▶ Tâches à réaliser:
a: Indiquez si chacune des affirmations suivantes concorde avec l’article sur la conservation des « Spot paintings » de Damien Hirst : (i) Caesium Carbide 89 a été réalisée avec de la peinture acrylique ; (ii) Abelone Acetone Powder était exposée au Musée Correr ; (iii) la galerie White Cube a accepté de s’exprimer sur la question. Justifiez chaque réponse par une citation exacte de l’article.
b: Extrayez fidèlement le passage de l’article sur la conservation des « Spot paintings », depuis « LONDRES - Le » jusqu’à « de ces craquelures. » inclus.
c: Prolongez l’article sur la conservation des « Spot paintings » de Damien Hirst après sa dernière phrase.

▶ Extrait de page:
++++++++++
Conservation

L’art contemporain à l’épreuve du temps

Le Journal des Arts

Le 9 janvier 2004 - 752 mots

Les « Spot paintings » de Damien Hirst posent de sérieux problèmes de conservation. En cause, la mauvaise qualité de la peinture utilisée par l’artiste.

 LONDRES - Le 12 novembre à New York, une « Spot painting » (peinture à pois) réalisée en 1997 par Damien Hirst, Caesium Carbide 89, s’est vendue pour 366 400 dollars (env. 300 000 euros) chez Sotheby’s. Mais comment va-t-elle évoluer dans l’avenir ? Réalisée avec de la peinture acrylique, cette toile devrait se conserver certainement mieux qu’Abelone Acetone Powder (1991), une autre « Spot painting » présentée à la dernière Biennale de Venise. De larges craquelures étaient en effet visibles à la surface de l’œuvre, exposée au Musée Correr dans le cadre de « Peinture : de Rauschenberg à Murakami » et prêtée par un collectionneur privé par l’intermédiaire de la galerie Haunch of Venison de Londres. Nous nous sommes adressés à plusieurs conservateurs de musée sur les origines de ces craquelures.
Première cause probable : le transport jusqu’à Venise. La circulation des œuvres d’art est la raison la plus courante des dégâts, provoqués soit par les changements de température soit par la tension endurée par la toile.
Une autre explication, plus inquiétante, viendrait de la nature même des « Spot paintings ». Damien Hirst a appliqué sur sa toile de la banale laque de peinture, ici comme pour 99 % des 200 autres tableaux de cette série. Cette peinture, moins résistante que la peinture à l’huile, s’adapte mal à un support aussi souple que la toile et elle aurait tendance à se craqueler. Harriet Standeven, qui étudie les différents types de peinture pour sa thèse sur la conservation au Royal College of Art, à Londres (en partenariat avec le Victoria & Albert Museum), explique que ces produits, généralement un mélange à base de résine alkyde et d’huile modifiée, seraient « trop rigides pour s’accommoder des mouvements de la toile ». Préférant garder l’anonymat, un restaurateur réputé nous a également informés de cette éventualité.
Sur le plan commercial, de telles craquelures pourraient avoir une incidence sur la valeur marchande d’Abelone Acetone Powder. Un important marchand londonien, qui a lui aussi souhaité garder l’anonymat, nous a confirmé que cette toile peut « perdre entre 10 et 30 % de sa valeur, selon le marché ».
Si ces dégâts se révèlent inhérents à l’œuvre, en d’autres termes inévitables, les acheteurs en feront les frais. Non seulement la valeur du tableau en sera réduite, mais les questions d’assurance deviendront délicates. William Perry, avocat chez Charles Russell Solicitors à Londres, spécialisé en assurance et gestion de conflits autour des œuvres d’art, estime que cette œuvre pourrait ne pas être « assurable sur le plan pratique ». Une protection des acheteurs est néanmoins envisageable. L’acquisition d’un tableau pourrait s’accompagner de la signature d’un contrat stipulant que l’artiste procède à la restauration de l’œuvre, dans le cas où cette opération se révélerait nécessaire. White Cube, la galerie qui représente Damien Hirst, Haunch of Venison et l’atelier de l’artiste n’ont pas souhaité s’exprimer à ce sujet.
++++++++++
Lignes d’un jeu de données sur le raisonnement spatial
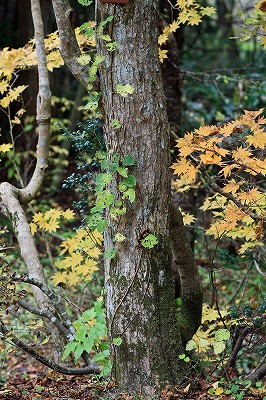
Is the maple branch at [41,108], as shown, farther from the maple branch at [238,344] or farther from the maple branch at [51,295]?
the maple branch at [238,344]

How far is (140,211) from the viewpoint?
10.5 feet

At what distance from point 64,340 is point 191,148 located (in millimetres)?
1708

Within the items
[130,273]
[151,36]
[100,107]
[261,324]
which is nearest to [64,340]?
[130,273]

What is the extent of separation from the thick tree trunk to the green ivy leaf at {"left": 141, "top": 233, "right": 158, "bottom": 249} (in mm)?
57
++++++++++
▶ Réponses successives:
a:
(i) Oui : « Réalisée avec de la peinture acrylique, cette toile devrait se conserver certainement mieux qu’Abelone Acetone Powder (1991) ».
(ii) Oui : « exposée au Musée Correr dans le cadre de « Peinture : de Rauschenberg à Murakami » ».
(iii) Non : « White Cube, la galerie qui représente Damien Hirst, Haunch of Venison et l’atelier de l’artiste n’ont pas souhaité s’exprimer à ce sujet ».

b:
LONDRES - Le 12 novembre à New York, une « Spot painting » (peinture à pois) réalisée en 1997 par Damien Hirst, Caesium Carbide 89, s’est vendue pour 366 400 dollars (env. 300 000 euros) chez Sotheby’s. Mais comment va-t-elle évoluer dans l’avenir ? Réalisée avec de la peinture acrylique, cette toile devrait se conserver certainement mieux qu’Abelone Acetone Powder (1991), une autre « Spot painting » présentée à la dernière Biennale de Venise. De larges craquelures étaient en effet visibles à la surface de l’œuvre, exposée au Musée Correr dans le cadre de « Peinture : de Rauschenberg à Murakami » et prêtée par un collectionneur privé par l’intermédiaire de la galerie Haunch of Venison de Londres. Nous nous sommes adressés à plusieurs conservateurs de musée sur les origines de ces craquelures.

c:
Détérioration implicite
Lors de la conférence « Avant que l’art ne s’effondre », organisée le 28 octobre 2003 à la Royal Society of Arts de Londres par la compagnie d’assurances AXA Art, la durée de vie éphémère des œuvres d’art contemporain était au centre des discussions. Pour une fois, les spécialistes concernés – assureurs, conservateurs, commissaires d’exposition – ont ouvertement et officiellement débattu sur cette question. Le problème majeur vient de l’utilisation fréquente par les artistes contemporains de matériaux qui se détériorent rapidement ou qui se dégradent lorsqu’ils sont associés à certains autres. Comme l’a expliqué Sean Rainbird, conservateur à la Tate Gallery de Londres, les musées s’efforcent de maintenir les conditions idéales de conservation pour l’art contemporain. Les artistes sont d’ailleurs souvent invités à superviser les restaurations. Mais ces problèmes pourraient entraîner une réévaluation de la signification de ces œuvres. Certains artistes considèrent en effet l’utilisation de ces matériaux à dégradation rapide comme partie intégrante de leur art.
L’avocat William Perry suggère une autre manière d’assurer ces travaux. Les œuvres d’art pourraient bénéficier d’une « assurance vie » : la détérioration étant implicite, chacun pourra assurer une œuvre sur une période choisie. William Perry rajoute « qu’il n’y a aucune raison théorique pour laquelle, avec les éléments nécessaires, une police d’“assurance vie” ne puisse être rédigée. » Ces informations pourraient être extrêmement difficiles à réunir, mais, « si les gens souhaitent suffisamment assurer quelque chose, et pour une prime suffisamment élevée, alors quasiment tout est assurable. »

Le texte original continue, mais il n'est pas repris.